• **What to do**: Would you extract the whole listing below and retype it exactly?

• **Material provided**:
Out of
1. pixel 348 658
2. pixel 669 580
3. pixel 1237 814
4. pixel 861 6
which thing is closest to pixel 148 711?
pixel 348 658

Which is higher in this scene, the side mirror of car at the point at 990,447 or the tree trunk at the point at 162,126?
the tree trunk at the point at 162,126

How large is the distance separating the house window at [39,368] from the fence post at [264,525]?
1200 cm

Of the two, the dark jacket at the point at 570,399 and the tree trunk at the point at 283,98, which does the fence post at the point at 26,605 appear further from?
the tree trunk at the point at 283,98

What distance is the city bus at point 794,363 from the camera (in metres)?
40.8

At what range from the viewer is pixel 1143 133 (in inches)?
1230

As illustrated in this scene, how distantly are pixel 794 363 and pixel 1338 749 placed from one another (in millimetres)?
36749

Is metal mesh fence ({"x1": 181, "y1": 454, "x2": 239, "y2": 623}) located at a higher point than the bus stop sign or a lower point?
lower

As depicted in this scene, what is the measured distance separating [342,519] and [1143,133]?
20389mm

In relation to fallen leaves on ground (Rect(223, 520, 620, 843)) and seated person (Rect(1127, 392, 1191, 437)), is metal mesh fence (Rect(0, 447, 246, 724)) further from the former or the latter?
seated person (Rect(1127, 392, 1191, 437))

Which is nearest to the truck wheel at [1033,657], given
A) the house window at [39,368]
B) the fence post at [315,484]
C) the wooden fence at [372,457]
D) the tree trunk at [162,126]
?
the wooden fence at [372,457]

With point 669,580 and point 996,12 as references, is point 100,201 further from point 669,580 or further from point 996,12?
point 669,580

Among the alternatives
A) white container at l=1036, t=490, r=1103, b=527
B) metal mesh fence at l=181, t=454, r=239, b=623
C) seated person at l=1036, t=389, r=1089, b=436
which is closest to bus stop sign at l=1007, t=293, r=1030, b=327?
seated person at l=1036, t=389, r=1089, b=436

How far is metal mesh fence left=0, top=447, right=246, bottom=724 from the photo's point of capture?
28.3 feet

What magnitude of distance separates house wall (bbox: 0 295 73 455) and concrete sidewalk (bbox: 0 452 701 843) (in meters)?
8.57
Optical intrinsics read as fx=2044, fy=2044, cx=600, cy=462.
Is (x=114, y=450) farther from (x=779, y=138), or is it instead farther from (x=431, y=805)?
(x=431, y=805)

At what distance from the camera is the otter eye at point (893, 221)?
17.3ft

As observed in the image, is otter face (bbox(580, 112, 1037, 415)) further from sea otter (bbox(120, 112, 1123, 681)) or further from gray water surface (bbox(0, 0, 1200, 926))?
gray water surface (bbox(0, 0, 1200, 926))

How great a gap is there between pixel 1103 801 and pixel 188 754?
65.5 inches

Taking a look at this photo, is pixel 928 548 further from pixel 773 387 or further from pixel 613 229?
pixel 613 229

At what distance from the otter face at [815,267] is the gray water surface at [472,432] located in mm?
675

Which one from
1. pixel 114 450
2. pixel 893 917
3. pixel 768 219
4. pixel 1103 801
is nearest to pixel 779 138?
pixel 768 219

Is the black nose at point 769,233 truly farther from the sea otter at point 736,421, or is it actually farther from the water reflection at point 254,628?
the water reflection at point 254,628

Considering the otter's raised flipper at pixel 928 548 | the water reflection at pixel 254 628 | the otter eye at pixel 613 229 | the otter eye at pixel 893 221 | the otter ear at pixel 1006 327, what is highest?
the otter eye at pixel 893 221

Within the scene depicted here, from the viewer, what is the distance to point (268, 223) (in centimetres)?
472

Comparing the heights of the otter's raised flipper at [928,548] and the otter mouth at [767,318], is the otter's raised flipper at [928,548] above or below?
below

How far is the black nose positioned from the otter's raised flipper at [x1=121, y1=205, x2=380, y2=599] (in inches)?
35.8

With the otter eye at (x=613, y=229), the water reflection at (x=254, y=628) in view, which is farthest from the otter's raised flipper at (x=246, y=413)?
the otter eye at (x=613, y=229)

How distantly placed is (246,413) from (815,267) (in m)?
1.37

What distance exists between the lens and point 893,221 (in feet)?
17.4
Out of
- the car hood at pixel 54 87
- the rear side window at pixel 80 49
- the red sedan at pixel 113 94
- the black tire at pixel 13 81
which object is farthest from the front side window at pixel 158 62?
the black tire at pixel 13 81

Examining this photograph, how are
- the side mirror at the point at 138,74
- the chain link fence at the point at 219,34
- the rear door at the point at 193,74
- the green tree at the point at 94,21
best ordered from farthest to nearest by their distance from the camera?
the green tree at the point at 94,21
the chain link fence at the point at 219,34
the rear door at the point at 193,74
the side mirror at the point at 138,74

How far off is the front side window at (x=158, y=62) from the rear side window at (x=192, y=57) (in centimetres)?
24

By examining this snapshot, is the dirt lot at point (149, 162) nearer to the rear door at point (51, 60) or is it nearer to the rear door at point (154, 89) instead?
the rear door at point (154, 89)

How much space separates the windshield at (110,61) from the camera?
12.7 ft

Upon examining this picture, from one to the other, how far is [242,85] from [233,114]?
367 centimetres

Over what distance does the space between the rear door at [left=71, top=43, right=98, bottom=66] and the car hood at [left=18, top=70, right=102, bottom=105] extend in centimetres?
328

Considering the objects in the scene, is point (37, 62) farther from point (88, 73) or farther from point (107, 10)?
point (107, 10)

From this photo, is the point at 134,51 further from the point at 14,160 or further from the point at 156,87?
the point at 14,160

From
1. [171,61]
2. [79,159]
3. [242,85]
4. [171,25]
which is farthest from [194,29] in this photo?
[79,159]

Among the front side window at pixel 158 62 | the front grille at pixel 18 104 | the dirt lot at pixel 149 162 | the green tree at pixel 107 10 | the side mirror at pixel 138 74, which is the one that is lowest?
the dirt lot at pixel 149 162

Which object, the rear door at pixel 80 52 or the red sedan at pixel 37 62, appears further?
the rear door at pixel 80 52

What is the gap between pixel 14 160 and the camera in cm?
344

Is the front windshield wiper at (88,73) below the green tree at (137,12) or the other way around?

• **Problem solution**:
Out of
1. pixel 348 658
2. pixel 669 580
3. pixel 1237 814
4. pixel 861 6
which thing is closest to pixel 148 711?
pixel 348 658

Which is higher in this scene, the side mirror of car at the point at 990,447 or the tree trunk at the point at 162,126?
the tree trunk at the point at 162,126

How large is the distance separating the house window at [39,368] from the fence post at [264,525]?
1200 cm

Of the two, the dark jacket at the point at 570,399 and the tree trunk at the point at 283,98, which does the fence post at the point at 26,605 appear further from?
the tree trunk at the point at 283,98

What distance is the city bus at point 794,363 from the camera (in metres)?
40.8

At what range from the viewer is pixel 1143 133 (in inches)?
1230

As illustrated in this scene, how distantly are pixel 794 363 and pixel 1338 749 placed from one another (in millimetres)?
36749

Is metal mesh fence ({"x1": 181, "y1": 454, "x2": 239, "y2": 623}) located at a higher point than the bus stop sign or a lower point?
lower

As depicted in this scene, what is the measured distance separating [342,519] and [1143,133]?
20389mm

In relation to fallen leaves on ground (Rect(223, 520, 620, 843)) and seated person (Rect(1127, 392, 1191, 437)), is metal mesh fence (Rect(0, 447, 246, 724)) further from the former or the latter?
seated person (Rect(1127, 392, 1191, 437))

Which is nearest to the truck wheel at [1033,657], given
A) the house window at [39,368]
B) the fence post at [315,484]
C) the wooden fence at [372,457]
D) the tree trunk at [162,126]
?
the wooden fence at [372,457]

With point 669,580 and point 996,12 as references, is point 100,201 further from point 669,580 or further from point 996,12?
point 669,580

Among the alternatives
A) white container at l=1036, t=490, r=1103, b=527
B) metal mesh fence at l=181, t=454, r=239, b=623
C) seated person at l=1036, t=389, r=1089, b=436
which is closest to bus stop sign at l=1007, t=293, r=1030, b=327?
seated person at l=1036, t=389, r=1089, b=436

How far is metal mesh fence left=0, top=447, right=246, bottom=724 from the photo's point of capture?
28.3 feet

What magnitude of distance separates house wall (bbox: 0 295 73 455) and concrete sidewalk (bbox: 0 452 701 843) (in meters)?
8.57
Optical intrinsics read as fx=2044, fy=2044, cx=600, cy=462.
Is (x=114, y=450) farther from (x=779, y=138), or is it instead farther from (x=431, y=805)?
(x=431, y=805)

At what distance from the camera is the otter eye at point (893, 221)?
17.3ft

As observed in the image, is otter face (bbox(580, 112, 1037, 415)) further from sea otter (bbox(120, 112, 1123, 681)) or further from gray water surface (bbox(0, 0, 1200, 926))?
gray water surface (bbox(0, 0, 1200, 926))

How great a gap is there between pixel 1103 801 and pixel 188 754?
65.5 inches

Taking a look at this photo, is pixel 928 548 further from pixel 773 387 or further from pixel 613 229?
pixel 613 229

At what distance from the otter face at [815,267] is the gray water surface at [472,432] located in mm?
675

Which one from
1. pixel 114 450
2. pixel 893 917
3. pixel 768 219
4. pixel 1103 801
is nearest to pixel 779 138?
pixel 768 219

Is the black nose at point 769,233 truly farther from the sea otter at point 736,421, or is it actually farther from the water reflection at point 254,628?
the water reflection at point 254,628

Considering the otter's raised flipper at pixel 928 548 | the water reflection at pixel 254 628 | the otter eye at pixel 613 229 | the otter eye at pixel 893 221 | the otter ear at pixel 1006 327, what is highest?
the otter eye at pixel 893 221

Within the scene depicted here, from the viewer, what is the distance to point (268, 223) (in centimetres)?
472

Comparing the heights of the otter's raised flipper at [928,548] and the otter mouth at [767,318], is the otter's raised flipper at [928,548] above or below?
below

How far is the black nose positioned from the otter's raised flipper at [x1=121, y1=205, x2=380, y2=599] (in inches)?
35.8

With the otter eye at (x=613, y=229), the water reflection at (x=254, y=628) in view, which is farthest from the otter's raised flipper at (x=246, y=413)?
the otter eye at (x=613, y=229)

How distantly placed is (246,413) from (815,267) (in m)?
1.37

What distance exists between the lens and point 893,221 (in feet)?
17.4
Out of
- the car hood at pixel 54 87
- the rear side window at pixel 80 49
- the red sedan at pixel 113 94
- the black tire at pixel 13 81
which object is farthest from the front side window at pixel 158 62?
the black tire at pixel 13 81

Examining this photograph, how are
- the side mirror at the point at 138,74
- the chain link fence at the point at 219,34
- the rear door at the point at 193,74
- the green tree at the point at 94,21
best ordered from farthest to nearest by their distance from the camera?
the green tree at the point at 94,21
the chain link fence at the point at 219,34
the rear door at the point at 193,74
the side mirror at the point at 138,74

How far off is the front side window at (x=158, y=62) from the rear side window at (x=192, y=57) (in centimetres)?
24

By examining this snapshot, is the dirt lot at point (149, 162) nearer to the rear door at point (51, 60) or is it nearer to the rear door at point (154, 89) instead?
the rear door at point (154, 89)

How much space separates the windshield at (110,61) from the camera?
12.7 ft

Upon examining this picture, from one to the other, how far is [242,85] from [233,114]?
367 centimetres

Over what distance does the space between the rear door at [left=71, top=43, right=98, bottom=66] and the car hood at [left=18, top=70, right=102, bottom=105] extend in centimetres?
328

Considering the objects in the scene, is point (37, 62) farther from point (88, 73) or farther from point (107, 10)?
point (107, 10)

From this photo, is the point at 134,51 further from the point at 14,160 or further from the point at 156,87?
the point at 14,160

From
1. [171,61]
2. [79,159]
3. [242,85]
4. [171,25]
which is farthest from [194,29] in this photo?
[79,159]

Among the front side window at pixel 158 62 | the front grille at pixel 18 104 | the dirt lot at pixel 149 162 | the green tree at pixel 107 10 | the side mirror at pixel 138 74, which is the one that is lowest?
the dirt lot at pixel 149 162

Which object, the rear door at pixel 80 52 or the red sedan at pixel 37 62, appears further?
the rear door at pixel 80 52

What is the gap between pixel 14 160 and the camera in cm?
344

Is the front windshield wiper at (88,73) below the green tree at (137,12) or the other way around?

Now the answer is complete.